[PATCH] erofs-utils: mkfs: fix inefficient fragment deduplication
Gao Xiang
hsiangkao at linux.alibaba.com
Wed Jan 22 01:34:00 AEDT 2025
Currently, long fragment comparisons could cause suboptimal results,
leading to final image sizes still larger than expected:
_________________________________________________________________________
|______ Testset _____| Vanilla | After | Command Line
| CoreOS [1] | 802107392 (765 MiB) | 687501312 (656 MiB) | -zlzma,6 -Eall-fragments,fragdedupe=inode -C131072
|____________________|__ 771715072 (736 MiB) __|__ 658485248 (628 MiB) __| -zlzma,6 -Eall-fragments,fragdedupe=inode -C1048576
| Fedora KIWI [2] |_ 2584076288 (2465 MiB) _|_ 2550837248 (2433 MiB) __| -zlzma,6 -Eall-fragments,fragdedupe=inode -C1048576
|____________________|_ 2843598848 (2712 MiB) _|_ 2810359808 (2681 MiB) __| (Fedora-KDE-Desktop-Live-Rawhide.0.x86_64.iso)
Almost all images that use `-Eall-fragments` could benefit from this.

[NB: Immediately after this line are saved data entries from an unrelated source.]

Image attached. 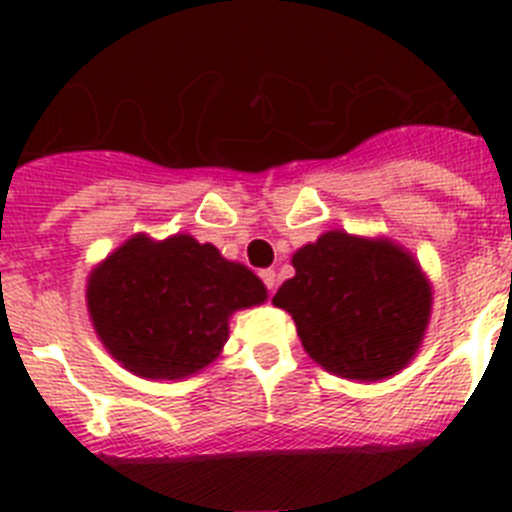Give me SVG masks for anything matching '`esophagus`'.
<instances>
[{"instance_id":"esophagus-1","label":"esophagus","mask_w":512,"mask_h":512,"mask_svg":"<svg viewBox=\"0 0 512 512\" xmlns=\"http://www.w3.org/2000/svg\"><path fill=\"white\" fill-rule=\"evenodd\" d=\"M261 279H264V284L271 289V292L277 289L279 277H277V271H274V269H264V271H261Z\"/></svg>"}]
</instances>
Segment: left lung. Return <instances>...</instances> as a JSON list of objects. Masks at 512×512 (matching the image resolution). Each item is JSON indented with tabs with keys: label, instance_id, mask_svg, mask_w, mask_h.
Returning a JSON list of instances; mask_svg holds the SVG:
<instances>
[{
	"label": "left lung",
	"instance_id": "obj_1",
	"mask_svg": "<svg viewBox=\"0 0 512 512\" xmlns=\"http://www.w3.org/2000/svg\"><path fill=\"white\" fill-rule=\"evenodd\" d=\"M292 266L295 277L271 302L292 315L302 348L325 372L379 382L413 361L433 307L413 253L390 238L328 230Z\"/></svg>",
	"mask_w": 512,
	"mask_h": 512
}]
</instances>
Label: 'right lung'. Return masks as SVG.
<instances>
[{"mask_svg": "<svg viewBox=\"0 0 512 512\" xmlns=\"http://www.w3.org/2000/svg\"><path fill=\"white\" fill-rule=\"evenodd\" d=\"M266 302L248 266L189 233L153 241L138 233L87 279L94 333L135 377L184 379L202 372L228 341L235 310Z\"/></svg>", "mask_w": 512, "mask_h": 512, "instance_id": "right-lung-1", "label": "right lung"}]
</instances>
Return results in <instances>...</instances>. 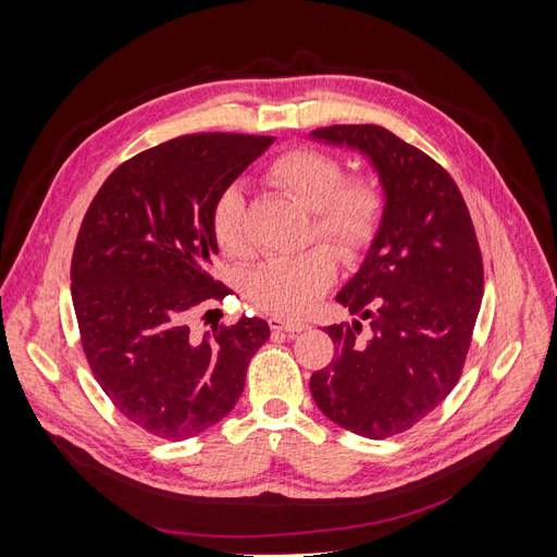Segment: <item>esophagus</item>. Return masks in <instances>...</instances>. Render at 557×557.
I'll list each match as a JSON object with an SVG mask.
<instances>
[{
	"label": "esophagus",
	"instance_id": "obj_1",
	"mask_svg": "<svg viewBox=\"0 0 557 557\" xmlns=\"http://www.w3.org/2000/svg\"><path fill=\"white\" fill-rule=\"evenodd\" d=\"M269 325L271 330L275 332H288V334H296V332H305L309 325L302 323V320H284L280 315H273L269 318Z\"/></svg>",
	"mask_w": 557,
	"mask_h": 557
}]
</instances>
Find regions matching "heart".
Here are the masks:
<instances>
[{
  "mask_svg": "<svg viewBox=\"0 0 557 557\" xmlns=\"http://www.w3.org/2000/svg\"><path fill=\"white\" fill-rule=\"evenodd\" d=\"M269 178L313 212L318 237L343 257L359 255L382 221V194L368 178H345L341 162L315 149H290L269 164ZM244 187L227 185L212 210V237L221 252L237 257L246 250ZM336 275V255L313 246L298 255L273 257L255 267L246 296L271 313L296 318L307 313Z\"/></svg>",
  "mask_w": 557,
  "mask_h": 557,
  "instance_id": "b5f03b06",
  "label": "heart"
}]
</instances>
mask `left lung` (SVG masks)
<instances>
[{
  "instance_id": "obj_1",
  "label": "left lung",
  "mask_w": 557,
  "mask_h": 557,
  "mask_svg": "<svg viewBox=\"0 0 557 557\" xmlns=\"http://www.w3.org/2000/svg\"><path fill=\"white\" fill-rule=\"evenodd\" d=\"M311 139L366 156L386 198L361 269L336 296L359 320L325 327L334 359L309 382L332 422L382 441L458 384L483 298L481 248L451 175L416 146L374 124L315 128Z\"/></svg>"
}]
</instances>
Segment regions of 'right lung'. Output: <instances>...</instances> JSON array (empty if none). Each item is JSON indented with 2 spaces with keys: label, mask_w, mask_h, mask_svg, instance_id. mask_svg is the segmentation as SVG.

[1] https://builds.coreos.fedoraproject.org/prod/streams/stable/builds/41.20241215.3.0/x86_64/fedora-coreos-41.20241215.3.0-live.x86_64.iso
[2] https://pagure.io/fedora-kiwi-descriptions.git
Signed-off-by: Gao Xiang <hsiangkao at linux.alibaba.com>
---
lib/compress.c | 3 +-
lib/fragments.c | 123 ++++++++++++++++++++++--------------------------
2 files changed, 57 insertions(+), 69 deletions(-)
diff --git a/lib/compress.c b/lib/compress.c
index eb3190d..5c9c051 100644
--- a/lib/compress.c
+++ b/lib/compress.c
@@ -1534,7 +1534,8 @@ void *erofs_begin_compressed_file(struct erofs_inode *inode, int fd, u64 fpos)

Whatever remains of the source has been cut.